Each of the above strategies have been found to be highly effective based on reach, cost and performance. This is because you are reaching out to customers who have indicated a desire to search, shop and/or purchase the services you provide. Unfortunately, the challenge is that there is limited scalability of this strategy since it only includes people who have indicated an interest as opposed to a mass audience that many digital strategies include.

For financial marketers, retargeting is a great supplemental strategy to direct mail and email that can improve your onboarding results. The cost is one of the lowest of any digital marketing strategy and the impact usually provides a significant lift.

Reaching the Mobile Customer

All of the above strategies should be optimized for the mobile consumer since more media today is consumed on a mobile device than on a desktop computer. This includes email, video, web searches, social media, etc.
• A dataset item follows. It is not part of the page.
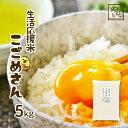 【最安値挑戦中!】お米 安い 5kg 送料無料 生活応援米 ...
As a result, all onboarding communication that can be consumed on a mobile device should be direct and impactful. In other words, “What’s in it for me?” and “How do I respond?” In most cases, a financial marketer’s goal should be to minimize the keystrokes necessary to achieve the desired action. And if heavy written content can be replaced with visual or video content, all the better.

“One of the most effective, and underutilized, tactics for engaging with new customers in the onboarding process is with mobile ads and SMS messaging.”

By collecting the new customer’s mobile phone number and signing them up for mobile banking at the time of original account opening, the opportunity to help the customer maximize the value of their relationship and potentially receive real-time ‘surprise and delight’ communication is increased.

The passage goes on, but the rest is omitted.